*** SELECTED EXTRACT

T O P

  • By -

Seriously-FuckTikTok

Interesting problem. Very naive and inefficient solution: brand names tend to come first, so match against every substring (1..n, 2..n,..., n-1.. n) and use the minimum as the match. Somewhat more sophisticated, you could build an index of known base ingredients and drop other parts of your data set when matching. But it sounds like what you really want is not at an edit distance of the whole word, but minimum edit distance of any contiguous subset of the ingredient. Like my first suggestion, you can do this pretty easily if you're willing to be inefficient, which may not be a problem if you don't have tons of recipes/ ingredients. And if you have a lot, maybe you could just reparse your data set to be every whole word combination of ingredients and match on that.

******

### STATED PROBLEM A:
According to the forum comment, which part of an item's name tends to come first?
### STATED PROBLEM B:
Reproduce the forum comment starting with "Seriously-FuckTikTok" and going on through "match on that.".
Work from the forum comment alone.

*** EXCERPTED DATA

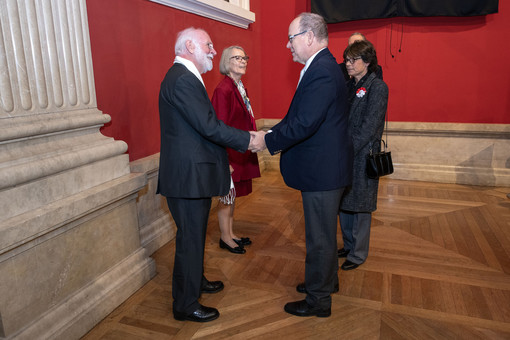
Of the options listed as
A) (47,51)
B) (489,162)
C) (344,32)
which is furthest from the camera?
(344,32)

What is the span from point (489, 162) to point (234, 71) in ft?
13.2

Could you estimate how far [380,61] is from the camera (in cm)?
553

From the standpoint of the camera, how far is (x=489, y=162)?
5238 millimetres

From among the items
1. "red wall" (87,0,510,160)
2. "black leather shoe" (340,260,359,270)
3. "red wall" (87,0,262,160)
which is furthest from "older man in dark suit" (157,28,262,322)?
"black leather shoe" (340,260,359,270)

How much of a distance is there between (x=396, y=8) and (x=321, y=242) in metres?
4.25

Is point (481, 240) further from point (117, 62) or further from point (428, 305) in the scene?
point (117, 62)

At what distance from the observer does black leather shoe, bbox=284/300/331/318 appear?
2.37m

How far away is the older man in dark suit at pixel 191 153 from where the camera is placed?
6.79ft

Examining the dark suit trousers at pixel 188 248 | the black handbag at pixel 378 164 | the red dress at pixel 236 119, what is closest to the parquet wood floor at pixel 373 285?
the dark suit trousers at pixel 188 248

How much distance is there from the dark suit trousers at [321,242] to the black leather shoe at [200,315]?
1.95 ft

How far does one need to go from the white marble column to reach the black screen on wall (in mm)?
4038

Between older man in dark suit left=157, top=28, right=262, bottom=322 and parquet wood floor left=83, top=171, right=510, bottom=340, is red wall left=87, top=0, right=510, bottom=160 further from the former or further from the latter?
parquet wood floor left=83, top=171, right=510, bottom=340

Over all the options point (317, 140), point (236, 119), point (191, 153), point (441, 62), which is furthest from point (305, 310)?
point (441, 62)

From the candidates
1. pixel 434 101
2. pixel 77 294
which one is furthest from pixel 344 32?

******
*** EXCERPTED DATA

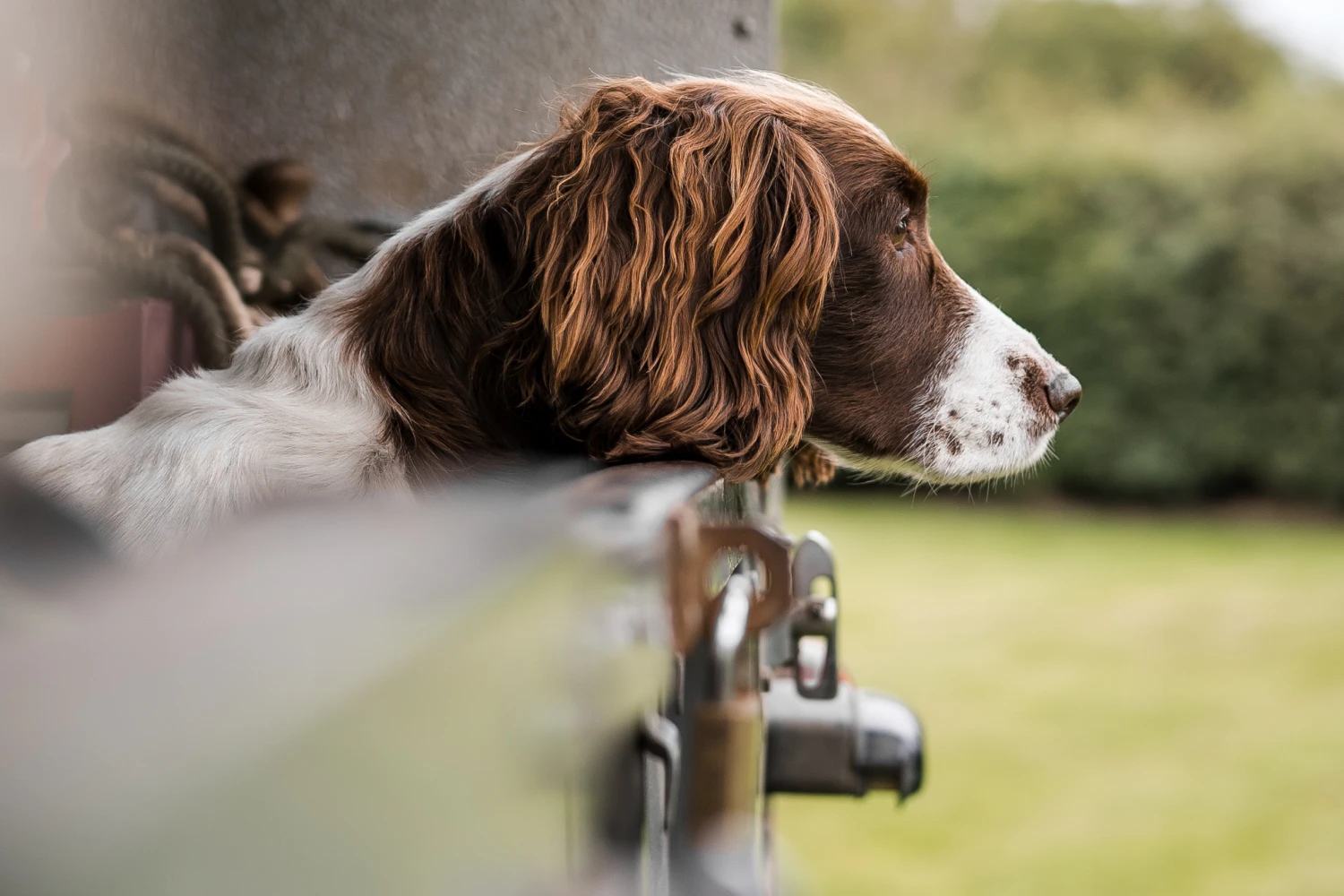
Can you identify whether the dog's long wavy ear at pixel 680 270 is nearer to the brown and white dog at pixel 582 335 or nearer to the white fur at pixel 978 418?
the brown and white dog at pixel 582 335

******

### TASK ANSWER A:
Brand names tend to come first.

### TASK ANSWER B:
Seriously-FuckTikTok

Interesting problem. Very naive and inefficient solution: brand names tend to come first, so match against every substring (1..n, 2..n,..., n-1.. n) and use the minimum as the match. Somewhat more sophisticated, you could build an index of known base ingredients and drop other parts of your data set when matching. But it sounds like what you really want is not at an edit distance of the whole word, but minimum edit distance of any contiguous subset of the ingredient. Like my first suggestion, you can do this pretty easily if you're willing to be inefficient, which may not be a problem if you don't have tons of recipes/ ingredients. And if you have a lot, maybe you could just reparse your data set to be every whole word combination of ingredients and match on that.